Down Robin Hood Chase
Introduction
The photograph on this page of Down Robin Hood Chase by John Sutton as part of the Geograph project.
The Geograph project started in 2005 with the aim of publishing, organising and preserving representative images for every square kilometre of Great Britain, Ireland and the Isle of Man.
There are currently over 7.5m images from over 14,400 individuals and you can help contribute to the project by visiting https://www.geograph.org.uk

Image: © John Sutton Taken: 1 Jul 2015
In 1833 a Select Committee on Public Walks recommended the creation of “properly regulated” public walks for the “middle and humbler classes” in order to improve “their cleanliness, neatness and personal appearance” and provide a venue for a man to show off his wife and well-behaved children.

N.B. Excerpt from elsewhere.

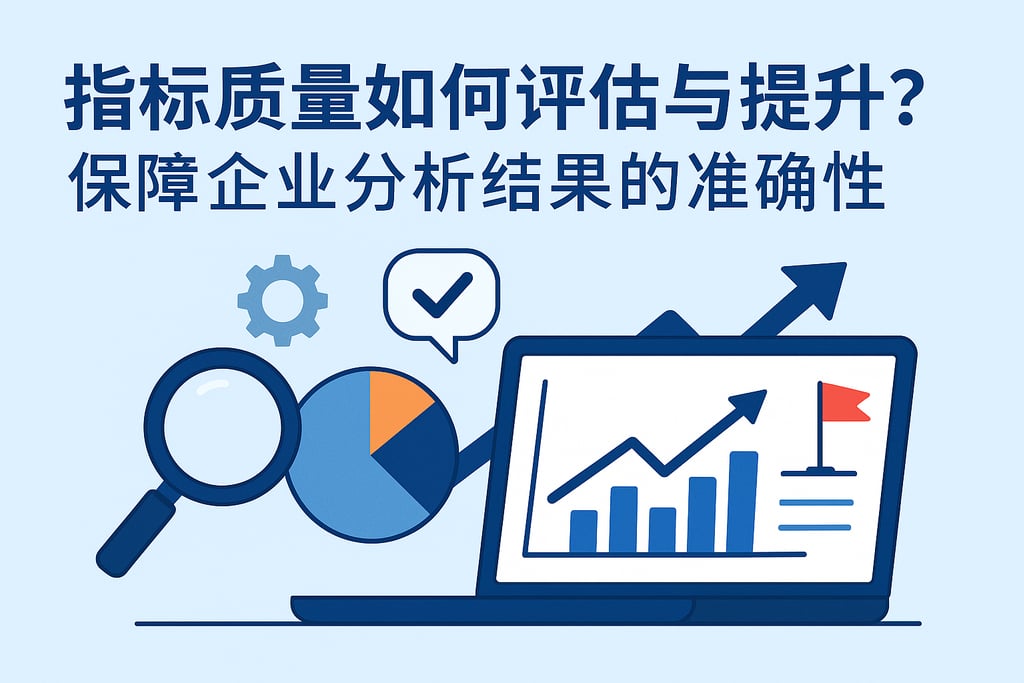 指标质量如何评估与提升？
保障企业分析结果的准确性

Such walks were seen as an alternative to the “drinking shops, where, in short-lived excitement, they may forget their toil, but where they waste the means of their families and too often destroy their health”. It became possible to implement these recommendations after the 1845 Enclosure Act, and by 1852 walks and other green spaces had been established in an arc north of the town centre, from Robin Hood Chase in the east, along Corporation Oaks and Elm Avenue to the Arboretum and the General Cemetery. The Forest recreation ground was also established. A journalist then wrote that “Nottingham might vie with any town in England for its well-grown and well-dressed women of the operative classes who on Sunday throng the park and public walks.” (All of this information comes from “The transformation of green space in old and new Nottingham” in Volume 118 of the Transactions of the Thoroton Society.)